* Texto propuesto *
_ _ _ _ _ _ _

La escritura como lugar de reparación y transformaciones de territorios y memorias

Es preciso entender la montaña como un lugar de revelaciones. A medida que se camina se va haciendo memoria de manera casi involuntaria. Existen parajes recónditos en lo profundo de la memoria que a pesar de que tuvieron su origen en sucesos o acciones remotas y aparentemente concretas, se envuelven en un velo de niebla y resultan lejanos, casi encantados, un poco ajenos, y recogen diversos tipos de sensaciones, evocaciones inexactas que a veces visitan en sueños.

Esta experiencia onírica acaba mezclándose con la contemplación hasta tal punto que no se sabe cuando se contempla o cuando se sueña. Si lo que se está contemplando es algo que se soñó, o si lo soñado hace parte de algo que se contempló, y así los mismos tiempos de se confunden y lo contemplado se funde con lugares tanto explorados como inexplorados tanto dentro de la memoria como del paisaje. Cuando se contempla por mucho tiempo un mismo lugar, en medio de la naturaleza, aparentemente callada, algo comienza a hablar. Sentarse y recordar, volver a pasar por el corazón, repasar.

_ _ _ _ _ _ _

* Datos para revisar *
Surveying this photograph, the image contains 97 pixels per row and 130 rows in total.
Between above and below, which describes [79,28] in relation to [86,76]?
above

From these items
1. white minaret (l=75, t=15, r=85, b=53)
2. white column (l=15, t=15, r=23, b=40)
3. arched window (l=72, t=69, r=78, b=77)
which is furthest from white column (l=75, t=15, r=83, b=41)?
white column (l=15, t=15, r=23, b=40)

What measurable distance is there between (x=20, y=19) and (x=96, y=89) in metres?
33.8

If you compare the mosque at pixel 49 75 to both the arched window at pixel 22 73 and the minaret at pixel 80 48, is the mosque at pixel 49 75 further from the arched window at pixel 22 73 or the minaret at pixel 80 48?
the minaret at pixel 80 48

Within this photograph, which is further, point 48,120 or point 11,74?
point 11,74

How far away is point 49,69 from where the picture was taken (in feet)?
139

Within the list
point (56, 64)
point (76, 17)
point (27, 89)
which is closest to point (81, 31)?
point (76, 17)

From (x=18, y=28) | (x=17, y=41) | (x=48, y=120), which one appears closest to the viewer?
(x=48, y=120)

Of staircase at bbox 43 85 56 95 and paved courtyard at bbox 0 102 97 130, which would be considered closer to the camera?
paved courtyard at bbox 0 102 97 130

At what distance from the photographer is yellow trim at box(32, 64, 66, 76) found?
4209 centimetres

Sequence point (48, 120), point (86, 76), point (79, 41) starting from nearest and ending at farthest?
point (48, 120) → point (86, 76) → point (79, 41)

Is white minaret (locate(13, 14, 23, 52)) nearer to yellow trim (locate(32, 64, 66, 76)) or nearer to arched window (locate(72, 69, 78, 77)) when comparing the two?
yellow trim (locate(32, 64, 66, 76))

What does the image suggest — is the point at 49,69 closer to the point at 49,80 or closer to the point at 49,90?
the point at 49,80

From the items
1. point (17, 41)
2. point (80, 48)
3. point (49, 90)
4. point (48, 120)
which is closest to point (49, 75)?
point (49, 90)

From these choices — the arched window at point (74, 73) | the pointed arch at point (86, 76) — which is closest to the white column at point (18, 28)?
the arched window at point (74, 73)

_ _ _ _ _ _ _

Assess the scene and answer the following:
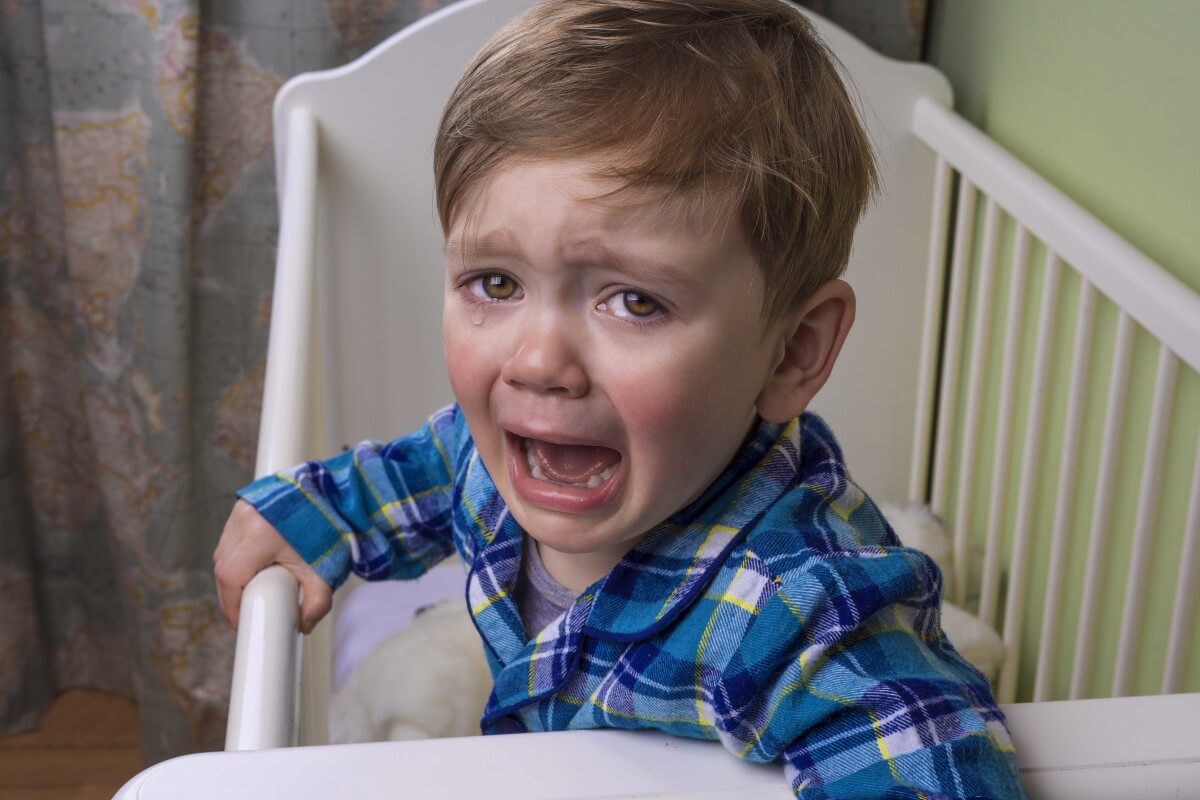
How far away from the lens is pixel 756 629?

_ _ _ _ _ _ _

* En qué consiste *
Copia completo y sin ningún cambio el texto sobre la montaña y la memoria. Los ítems proceden de otra fuente.

* Respuesta al ejercicio *
La escritura como lugar de reparación y transformaciones de territorios y memorias

Es preciso entender la montaña como un lugar de revelaciones. A medida que se camina se va haciendo memoria de manera casi involuntaria. Existen parajes recónditos en lo profundo de la memoria que a pesar de que tuvieron su origen en sucesos o acciones remotas y aparentemente concretas, se envuelven en un velo de niebla y resultan lejanos, casi encantados, un poco ajenos, y recogen diversos tipos de sensaciones, evocaciones inexactas que a veces visitan en sueños.

Esta experiencia onírica acaba mezclándose con la contemplación hasta tal punto que no se sabe cuando se contempla o cuando se sueña. Si lo que se está contemplando es algo que se soñó, o si lo soñado hace parte de algo que se contempló, y así los mismos tiempos de se confunden y lo contemplado se funde con lugares tanto explorados como inexplorados tanto dentro de la memoria como del paisaje. Cuando se contempla por mucho tiempo un mismo lugar, en medio de la naturaleza, aparentemente callada, algo comienza a hablar. Sentarse y recordar, volver a pasar por el corazón, repasar.